=== Records provided ===

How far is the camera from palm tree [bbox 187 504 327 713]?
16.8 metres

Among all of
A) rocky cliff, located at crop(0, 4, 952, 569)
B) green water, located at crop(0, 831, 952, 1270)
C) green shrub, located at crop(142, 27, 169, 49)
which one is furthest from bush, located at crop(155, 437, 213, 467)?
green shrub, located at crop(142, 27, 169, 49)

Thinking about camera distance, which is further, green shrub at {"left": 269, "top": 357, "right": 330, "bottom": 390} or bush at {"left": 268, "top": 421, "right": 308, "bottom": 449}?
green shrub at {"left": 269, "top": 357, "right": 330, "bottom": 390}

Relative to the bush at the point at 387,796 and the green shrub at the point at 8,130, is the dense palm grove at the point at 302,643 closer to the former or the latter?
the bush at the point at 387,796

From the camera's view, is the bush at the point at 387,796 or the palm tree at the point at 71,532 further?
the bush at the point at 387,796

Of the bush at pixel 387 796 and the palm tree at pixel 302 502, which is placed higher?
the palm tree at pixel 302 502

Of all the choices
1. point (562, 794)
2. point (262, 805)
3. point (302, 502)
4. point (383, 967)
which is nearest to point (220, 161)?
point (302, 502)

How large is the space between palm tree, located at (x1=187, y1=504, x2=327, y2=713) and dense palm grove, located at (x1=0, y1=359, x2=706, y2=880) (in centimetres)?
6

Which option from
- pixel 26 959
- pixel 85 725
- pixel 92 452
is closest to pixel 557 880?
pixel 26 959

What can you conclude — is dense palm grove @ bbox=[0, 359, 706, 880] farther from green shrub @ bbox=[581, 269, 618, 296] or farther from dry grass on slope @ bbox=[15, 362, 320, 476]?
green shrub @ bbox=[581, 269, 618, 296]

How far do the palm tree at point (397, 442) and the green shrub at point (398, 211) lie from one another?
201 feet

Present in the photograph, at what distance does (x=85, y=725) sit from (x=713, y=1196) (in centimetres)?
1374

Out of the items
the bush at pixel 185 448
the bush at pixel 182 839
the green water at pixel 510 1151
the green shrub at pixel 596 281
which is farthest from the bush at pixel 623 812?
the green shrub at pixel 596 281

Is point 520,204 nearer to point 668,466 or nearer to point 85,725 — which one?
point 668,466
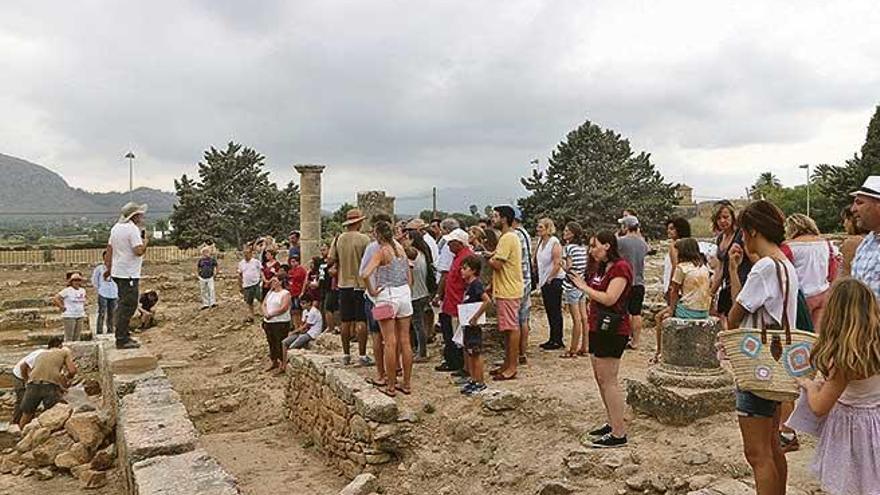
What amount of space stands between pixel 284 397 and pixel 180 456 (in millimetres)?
3864

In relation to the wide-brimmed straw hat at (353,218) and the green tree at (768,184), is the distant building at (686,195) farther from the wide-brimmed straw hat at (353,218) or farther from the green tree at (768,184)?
the wide-brimmed straw hat at (353,218)

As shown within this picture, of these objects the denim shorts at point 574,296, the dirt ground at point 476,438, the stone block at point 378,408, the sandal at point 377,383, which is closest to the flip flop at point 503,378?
the dirt ground at point 476,438

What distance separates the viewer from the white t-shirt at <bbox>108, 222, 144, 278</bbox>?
27.0 ft

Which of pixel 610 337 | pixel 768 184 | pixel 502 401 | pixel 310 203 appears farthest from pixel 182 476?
pixel 768 184

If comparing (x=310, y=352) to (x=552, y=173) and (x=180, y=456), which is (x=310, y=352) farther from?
(x=552, y=173)

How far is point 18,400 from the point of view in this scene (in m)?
9.57

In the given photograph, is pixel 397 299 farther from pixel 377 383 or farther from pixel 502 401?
pixel 502 401

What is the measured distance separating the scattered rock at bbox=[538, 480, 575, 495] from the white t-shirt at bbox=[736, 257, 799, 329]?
5.75 ft

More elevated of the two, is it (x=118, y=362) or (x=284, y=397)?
(x=118, y=362)

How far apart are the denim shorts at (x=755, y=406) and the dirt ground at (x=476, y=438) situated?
2.98ft

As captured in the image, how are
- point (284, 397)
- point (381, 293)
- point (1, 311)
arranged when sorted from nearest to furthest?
point (381, 293)
point (284, 397)
point (1, 311)

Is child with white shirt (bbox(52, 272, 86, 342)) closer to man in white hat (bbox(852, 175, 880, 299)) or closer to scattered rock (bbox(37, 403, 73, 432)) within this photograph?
scattered rock (bbox(37, 403, 73, 432))

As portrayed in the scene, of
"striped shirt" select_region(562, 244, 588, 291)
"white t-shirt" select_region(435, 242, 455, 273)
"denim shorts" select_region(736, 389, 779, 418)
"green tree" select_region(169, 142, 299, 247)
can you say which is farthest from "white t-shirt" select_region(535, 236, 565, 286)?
"green tree" select_region(169, 142, 299, 247)

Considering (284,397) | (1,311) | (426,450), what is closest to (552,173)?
(1,311)
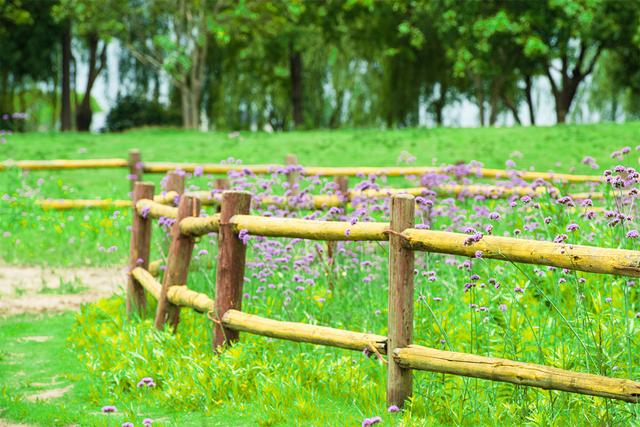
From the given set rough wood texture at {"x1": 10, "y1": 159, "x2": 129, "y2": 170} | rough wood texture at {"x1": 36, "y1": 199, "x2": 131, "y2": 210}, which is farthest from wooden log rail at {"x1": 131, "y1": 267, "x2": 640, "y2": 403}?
rough wood texture at {"x1": 10, "y1": 159, "x2": 129, "y2": 170}

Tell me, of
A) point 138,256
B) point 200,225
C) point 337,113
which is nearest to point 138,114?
point 337,113

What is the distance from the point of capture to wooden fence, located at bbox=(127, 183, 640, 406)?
4.23 meters

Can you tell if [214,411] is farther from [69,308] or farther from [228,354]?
[69,308]

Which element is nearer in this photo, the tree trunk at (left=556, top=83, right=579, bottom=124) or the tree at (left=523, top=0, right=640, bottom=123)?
the tree at (left=523, top=0, right=640, bottom=123)

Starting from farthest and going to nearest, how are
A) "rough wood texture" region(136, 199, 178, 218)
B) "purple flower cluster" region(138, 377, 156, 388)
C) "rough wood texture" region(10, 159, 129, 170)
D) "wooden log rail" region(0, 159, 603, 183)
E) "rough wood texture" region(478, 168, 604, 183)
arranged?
"rough wood texture" region(10, 159, 129, 170) < "wooden log rail" region(0, 159, 603, 183) < "rough wood texture" region(478, 168, 604, 183) < "rough wood texture" region(136, 199, 178, 218) < "purple flower cluster" region(138, 377, 156, 388)

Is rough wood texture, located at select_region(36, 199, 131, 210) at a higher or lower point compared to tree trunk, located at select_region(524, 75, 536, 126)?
lower

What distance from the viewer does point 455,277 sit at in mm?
7781

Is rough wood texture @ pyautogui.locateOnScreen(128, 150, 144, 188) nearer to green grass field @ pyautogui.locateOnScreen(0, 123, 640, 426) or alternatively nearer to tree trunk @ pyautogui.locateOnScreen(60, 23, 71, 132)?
green grass field @ pyautogui.locateOnScreen(0, 123, 640, 426)

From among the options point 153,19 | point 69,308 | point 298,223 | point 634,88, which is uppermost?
point 153,19

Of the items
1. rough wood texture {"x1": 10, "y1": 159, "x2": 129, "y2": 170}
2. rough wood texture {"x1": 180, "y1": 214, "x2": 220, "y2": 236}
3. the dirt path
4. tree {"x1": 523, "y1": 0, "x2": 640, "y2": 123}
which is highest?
tree {"x1": 523, "y1": 0, "x2": 640, "y2": 123}

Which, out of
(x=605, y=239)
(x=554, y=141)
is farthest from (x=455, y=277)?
(x=554, y=141)

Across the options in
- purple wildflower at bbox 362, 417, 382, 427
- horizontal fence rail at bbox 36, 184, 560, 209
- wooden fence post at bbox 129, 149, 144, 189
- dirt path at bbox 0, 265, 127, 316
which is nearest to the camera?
purple wildflower at bbox 362, 417, 382, 427

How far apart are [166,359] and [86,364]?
100 cm

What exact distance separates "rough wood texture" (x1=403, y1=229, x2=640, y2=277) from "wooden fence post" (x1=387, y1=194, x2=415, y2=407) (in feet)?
0.27
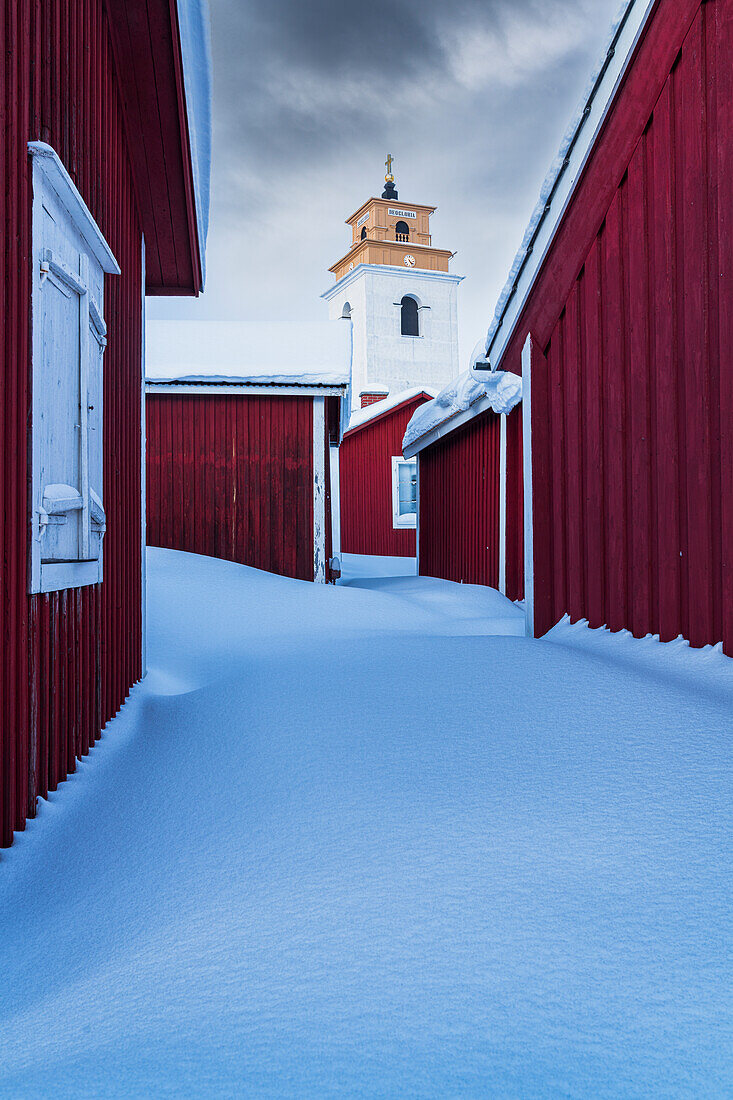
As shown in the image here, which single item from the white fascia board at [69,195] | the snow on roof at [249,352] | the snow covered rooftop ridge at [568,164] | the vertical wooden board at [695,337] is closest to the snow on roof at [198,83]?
the white fascia board at [69,195]

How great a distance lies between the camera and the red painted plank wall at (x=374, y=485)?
60.7ft

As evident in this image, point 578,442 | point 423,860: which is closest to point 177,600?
point 578,442

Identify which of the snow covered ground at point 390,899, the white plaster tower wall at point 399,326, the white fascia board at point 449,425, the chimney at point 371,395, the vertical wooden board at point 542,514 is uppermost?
the white plaster tower wall at point 399,326

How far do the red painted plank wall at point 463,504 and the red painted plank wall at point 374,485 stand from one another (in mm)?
4206

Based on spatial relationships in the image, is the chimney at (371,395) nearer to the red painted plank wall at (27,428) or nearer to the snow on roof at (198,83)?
the snow on roof at (198,83)

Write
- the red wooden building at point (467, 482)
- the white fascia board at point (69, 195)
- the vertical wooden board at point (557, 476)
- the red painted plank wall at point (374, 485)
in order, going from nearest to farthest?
the white fascia board at point (69, 195) < the vertical wooden board at point (557, 476) < the red wooden building at point (467, 482) < the red painted plank wall at point (374, 485)

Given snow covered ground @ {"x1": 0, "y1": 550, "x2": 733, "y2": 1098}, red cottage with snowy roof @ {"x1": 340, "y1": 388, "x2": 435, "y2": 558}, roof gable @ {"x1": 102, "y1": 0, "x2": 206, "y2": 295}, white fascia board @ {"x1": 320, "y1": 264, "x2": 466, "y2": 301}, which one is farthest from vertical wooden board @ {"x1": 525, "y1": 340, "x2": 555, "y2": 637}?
white fascia board @ {"x1": 320, "y1": 264, "x2": 466, "y2": 301}

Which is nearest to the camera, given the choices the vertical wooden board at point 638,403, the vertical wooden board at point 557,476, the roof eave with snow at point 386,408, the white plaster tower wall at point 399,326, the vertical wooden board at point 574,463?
the vertical wooden board at point 638,403

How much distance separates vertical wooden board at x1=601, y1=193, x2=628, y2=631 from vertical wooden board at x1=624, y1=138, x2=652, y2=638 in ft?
0.23

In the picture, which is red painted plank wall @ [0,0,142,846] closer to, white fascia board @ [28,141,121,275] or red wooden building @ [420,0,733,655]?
white fascia board @ [28,141,121,275]

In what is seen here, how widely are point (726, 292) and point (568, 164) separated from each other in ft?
7.09

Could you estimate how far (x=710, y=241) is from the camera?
12.1ft

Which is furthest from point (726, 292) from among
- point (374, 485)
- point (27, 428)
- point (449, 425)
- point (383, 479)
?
point (374, 485)

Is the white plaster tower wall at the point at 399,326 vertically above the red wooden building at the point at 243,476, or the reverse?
the white plaster tower wall at the point at 399,326
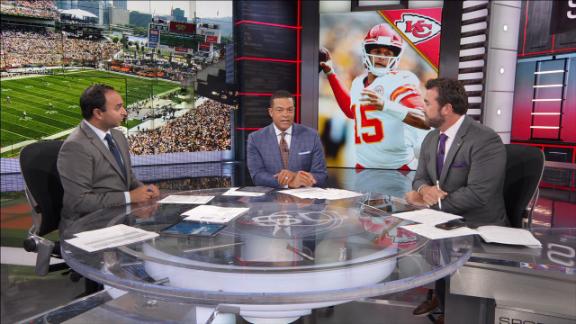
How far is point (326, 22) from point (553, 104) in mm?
3787

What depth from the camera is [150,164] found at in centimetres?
669

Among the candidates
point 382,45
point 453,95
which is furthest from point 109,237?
point 382,45

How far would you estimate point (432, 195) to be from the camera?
5.71 ft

===

[Exercise]:
Reproduce word for word the stretch of the items above, from their beginning through the line containing "16.8 metres", both ends included.

[Result for this task]:
How far is the camera from palm tree [bbox 187 504 327 713]?
16.8 metres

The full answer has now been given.